[Records supplied start]
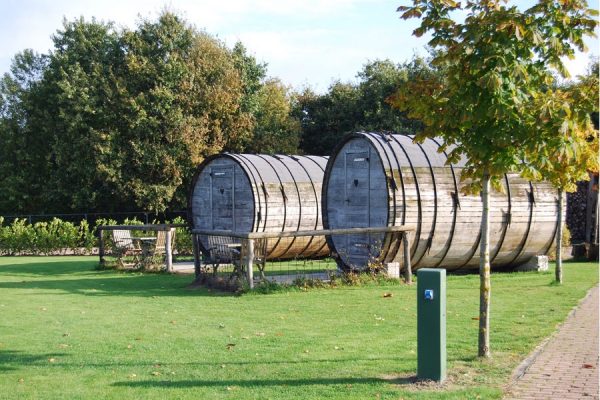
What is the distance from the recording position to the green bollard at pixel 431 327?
7387mm

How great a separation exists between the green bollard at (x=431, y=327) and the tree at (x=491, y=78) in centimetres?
107

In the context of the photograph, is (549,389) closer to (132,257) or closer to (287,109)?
(132,257)

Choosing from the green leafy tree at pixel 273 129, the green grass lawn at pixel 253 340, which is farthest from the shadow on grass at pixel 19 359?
the green leafy tree at pixel 273 129

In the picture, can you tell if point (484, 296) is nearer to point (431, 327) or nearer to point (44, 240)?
point (431, 327)

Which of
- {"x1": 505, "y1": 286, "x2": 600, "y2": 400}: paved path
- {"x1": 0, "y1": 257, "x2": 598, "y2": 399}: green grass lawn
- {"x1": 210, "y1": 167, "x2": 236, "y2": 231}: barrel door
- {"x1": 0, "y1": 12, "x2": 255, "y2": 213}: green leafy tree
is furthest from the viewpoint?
{"x1": 0, "y1": 12, "x2": 255, "y2": 213}: green leafy tree

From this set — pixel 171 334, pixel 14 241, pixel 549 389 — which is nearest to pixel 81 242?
pixel 14 241

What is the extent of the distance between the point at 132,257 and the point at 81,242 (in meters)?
7.36

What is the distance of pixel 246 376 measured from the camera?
304 inches

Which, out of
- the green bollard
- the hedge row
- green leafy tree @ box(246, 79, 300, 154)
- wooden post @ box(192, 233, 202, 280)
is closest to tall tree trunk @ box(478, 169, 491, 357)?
the green bollard

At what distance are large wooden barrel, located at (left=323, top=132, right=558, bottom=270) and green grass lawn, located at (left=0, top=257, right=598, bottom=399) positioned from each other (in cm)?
114

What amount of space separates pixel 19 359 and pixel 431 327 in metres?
4.92

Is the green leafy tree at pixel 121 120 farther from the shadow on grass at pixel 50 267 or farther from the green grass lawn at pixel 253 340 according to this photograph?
the green grass lawn at pixel 253 340

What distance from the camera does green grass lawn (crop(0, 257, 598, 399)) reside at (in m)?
7.32

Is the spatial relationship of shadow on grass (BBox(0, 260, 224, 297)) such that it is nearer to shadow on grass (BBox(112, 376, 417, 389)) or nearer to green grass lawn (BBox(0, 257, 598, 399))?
green grass lawn (BBox(0, 257, 598, 399))
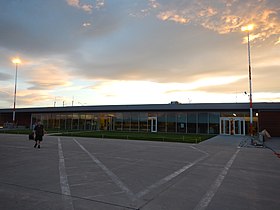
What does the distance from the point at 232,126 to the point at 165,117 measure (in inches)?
[Records supplied end]
* [Exercise details]
Could you copy the data above word for word, leaving out the pictures?

* [Response to the exercise]
What is the distance from the recording position to the green bollard at pixel 431 327?
7387mm

How great a separation exists between the green bollard at (x=431, y=327) and the tree at (x=491, y=78) in centimetres?
107

In the context of the photograph, is (549,389) closer to (132,257) or closer to (287,109)?
(132,257)

Choosing from the green leafy tree at pixel 273 129, the green grass lawn at pixel 253 340, which is farthest from the shadow on grass at pixel 19 359?
the green leafy tree at pixel 273 129

In the picture, can you tell if point (484, 296) is nearer to point (431, 327) or nearer to point (44, 240)?
point (431, 327)

Which of
- {"x1": 505, "y1": 286, "x2": 600, "y2": 400}: paved path
- {"x1": 0, "y1": 257, "x2": 598, "y2": 399}: green grass lawn
- {"x1": 210, "y1": 167, "x2": 236, "y2": 231}: barrel door
- {"x1": 0, "y1": 12, "x2": 255, "y2": 213}: green leafy tree
is furthest from the viewpoint?
{"x1": 0, "y1": 12, "x2": 255, "y2": 213}: green leafy tree

From this set — pixel 171 334, pixel 14 241, pixel 549 389 — which is nearest to pixel 81 242?
pixel 14 241

What is the extent of the distance between the point at 132,257 and the point at 81,242 (in meters)?
7.36

What is the distance of pixel 246 376 measured from the camera?
304 inches

Which, out of
- the green bollard
- the hedge row
- green leafy tree @ box(246, 79, 300, 154)
- wooden post @ box(192, 233, 202, 280)
is closest to tall tree trunk @ box(478, 169, 491, 357)?
the green bollard

At what distance are large wooden barrel, located at (left=323, top=132, right=558, bottom=270) and green grass lawn, located at (left=0, top=257, right=598, bottom=399) positioned from each other (in cm)?
114

What amount of space separates pixel 19 359 and pixel 431 327 in metres?
4.92

Is the green leafy tree at pixel 121 120 farther from the shadow on grass at pixel 50 267 or farther from the green grass lawn at pixel 253 340 according to this photograph?
the green grass lawn at pixel 253 340

What distance from the camera does green grass lawn (crop(0, 257, 598, 399)) reside at (in m)?
7.32

Is the spatial relationship of shadow on grass (BBox(0, 260, 224, 297)) such that it is nearer to shadow on grass (BBox(112, 376, 417, 389)) or nearer to green grass lawn (BBox(0, 257, 598, 399))?
green grass lawn (BBox(0, 257, 598, 399))
What does the distance from the point at 232,126 to the point at 165,117 measure (in inches)?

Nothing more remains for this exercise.